コンスエロ自身が、そういっている。夫サン・テグジュペリとの日々を綴った、『バラの回想』という本を出しているのだ。自称して憚らない高慢も、「バラ」そのものじゃないかと、もう納得するしかない。

 

最後まで離婚しなかった夫婦

 もとよりコンスエロは正式に結婚した妻だった。子供はできなかったが、サン・テグジュペリとは最後まで離婚していない。離れて暮らした時期もあったが、だからこそ『星の王子さま』の、王子さまが最後には「バラ」のもとに帰ろうとする件にも重なる。

 実際、それは作者の実人生を予言したかのような場面だ。時代は第二次大戦中で、サン・テグジュペリは亡命していたアメリカ、ニューヨークにコンスエロを残して、ひとりヨーロッパの戦場に向かった。作家は飛行機乗りとしても知られるが、1944年7月、フランス空軍の偵察機で出撃して、そのまま亡くなっている。

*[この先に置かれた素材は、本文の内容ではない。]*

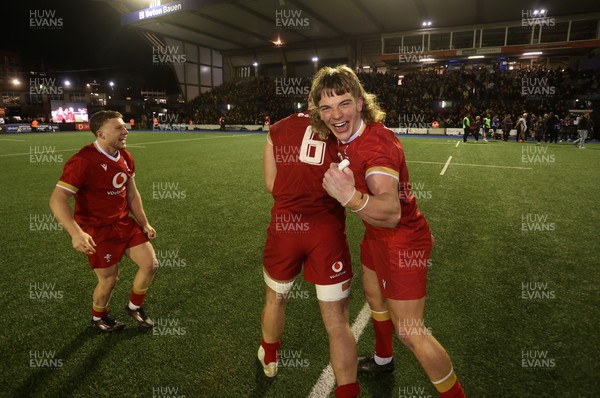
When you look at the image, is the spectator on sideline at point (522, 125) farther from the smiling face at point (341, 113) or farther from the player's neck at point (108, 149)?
the player's neck at point (108, 149)

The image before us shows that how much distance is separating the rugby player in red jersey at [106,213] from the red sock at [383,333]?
216 cm

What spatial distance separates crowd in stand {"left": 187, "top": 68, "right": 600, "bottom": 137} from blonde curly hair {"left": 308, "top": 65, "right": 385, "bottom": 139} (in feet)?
77.7

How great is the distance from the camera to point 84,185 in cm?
319

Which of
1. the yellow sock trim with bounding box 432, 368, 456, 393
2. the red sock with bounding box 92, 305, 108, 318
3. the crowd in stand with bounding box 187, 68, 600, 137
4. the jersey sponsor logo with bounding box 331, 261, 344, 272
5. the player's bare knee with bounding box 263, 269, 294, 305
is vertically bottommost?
the red sock with bounding box 92, 305, 108, 318

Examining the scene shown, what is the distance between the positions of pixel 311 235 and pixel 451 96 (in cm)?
3569

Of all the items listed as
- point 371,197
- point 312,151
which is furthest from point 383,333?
point 312,151

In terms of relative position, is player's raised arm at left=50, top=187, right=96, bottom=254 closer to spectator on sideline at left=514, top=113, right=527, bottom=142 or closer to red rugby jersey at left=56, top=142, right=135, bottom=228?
red rugby jersey at left=56, top=142, right=135, bottom=228

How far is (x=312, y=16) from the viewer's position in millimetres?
31672

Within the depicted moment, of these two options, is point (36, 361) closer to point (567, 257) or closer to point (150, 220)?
point (150, 220)

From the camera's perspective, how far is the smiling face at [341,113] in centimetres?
216

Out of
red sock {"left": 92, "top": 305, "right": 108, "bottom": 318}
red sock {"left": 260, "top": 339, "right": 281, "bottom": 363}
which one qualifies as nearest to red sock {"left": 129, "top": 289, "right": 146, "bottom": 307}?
red sock {"left": 92, "top": 305, "right": 108, "bottom": 318}

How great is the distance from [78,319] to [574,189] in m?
11.1

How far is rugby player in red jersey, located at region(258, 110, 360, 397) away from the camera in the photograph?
2.29m

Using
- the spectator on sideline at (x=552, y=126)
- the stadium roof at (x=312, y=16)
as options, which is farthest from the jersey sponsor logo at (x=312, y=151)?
the stadium roof at (x=312, y=16)
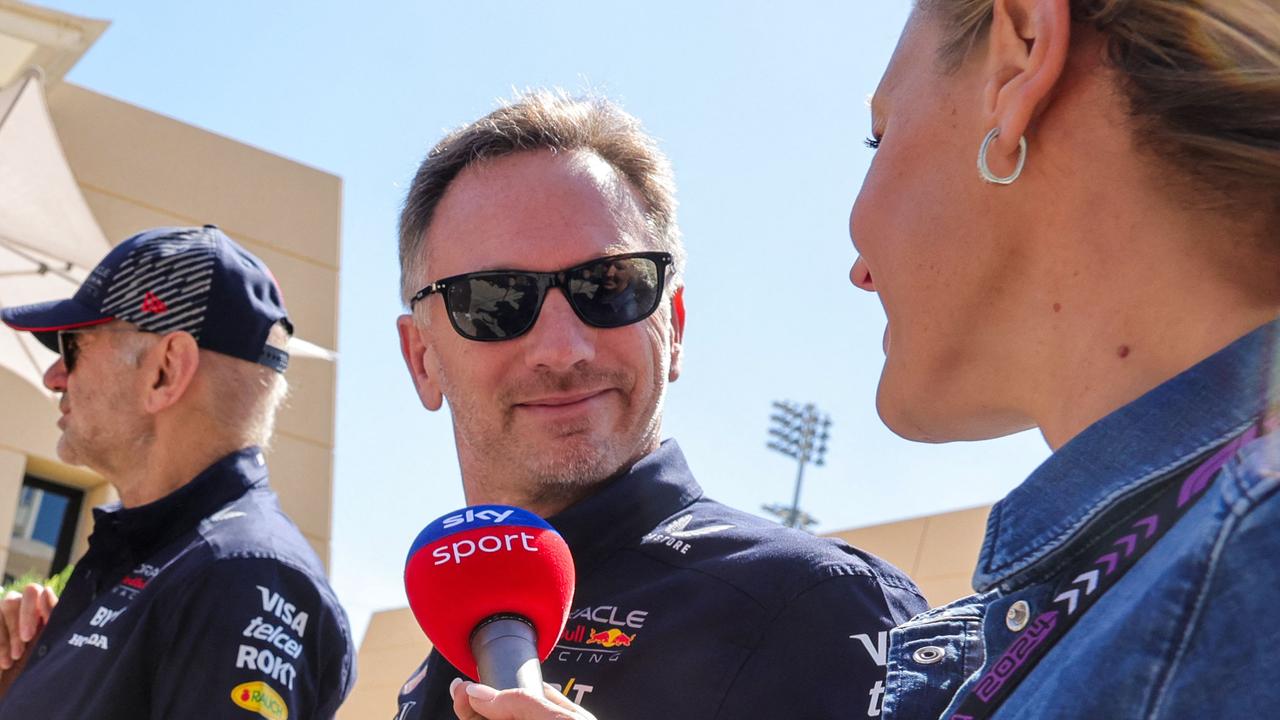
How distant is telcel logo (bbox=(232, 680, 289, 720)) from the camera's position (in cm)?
297

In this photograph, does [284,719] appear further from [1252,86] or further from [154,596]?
[1252,86]

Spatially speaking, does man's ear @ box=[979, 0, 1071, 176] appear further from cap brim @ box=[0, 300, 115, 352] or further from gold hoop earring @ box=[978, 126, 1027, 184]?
cap brim @ box=[0, 300, 115, 352]

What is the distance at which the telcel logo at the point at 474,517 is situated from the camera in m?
2.01

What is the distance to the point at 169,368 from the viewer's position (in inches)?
150

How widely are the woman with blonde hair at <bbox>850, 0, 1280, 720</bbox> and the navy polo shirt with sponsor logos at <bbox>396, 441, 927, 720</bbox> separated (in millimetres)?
522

「わかるよね。遠すぎるんだよ。ぼく、この体をもって帰るわけにはいかないんだ。重たすぎて」

(文春文庫『星の王子さま』倉橋由美子訳より)

 そういって蛇に咬まれた王子と同じに、サン・テグジュペリの魂も自分の「バラ」のもとに帰っていったのだといえば、悲しくも美しく──まさに純愛を地で行く二人だったように思われるが、ちょっと待て。

 ここで『星の王子さま』のファン心理を裏切るようで、何とも心苦しいのだが、実をいえばアントワーヌ・ドゥ・サン・テグジュペリは、一途な愛妻家といった判子をポンと押してやれるような男ではなかった。恋人というか、愛人というか、女性はコンスエロの他にもいた。それも沢山だ。いや、沢山なら、かえって救われるか。なかには「正妻」といえるような、多年にわたる関係を築いた相手もいた。ネリー・ドゥ・ヴォギュエといい、まあ、こちらも人妻ではあったのだが、愛人の死後には「ピエール・シュヴリエ」の男名前で、サン・テグジュペリの伝記を著している。未公開の手紙(自分がもらった手紙)なども引用して、やたらと詳しい(当たり前か)伝記であり、『バラの回想』と併せると、作家の私生活が全て明るみに出てしまう所以だが、さておきである。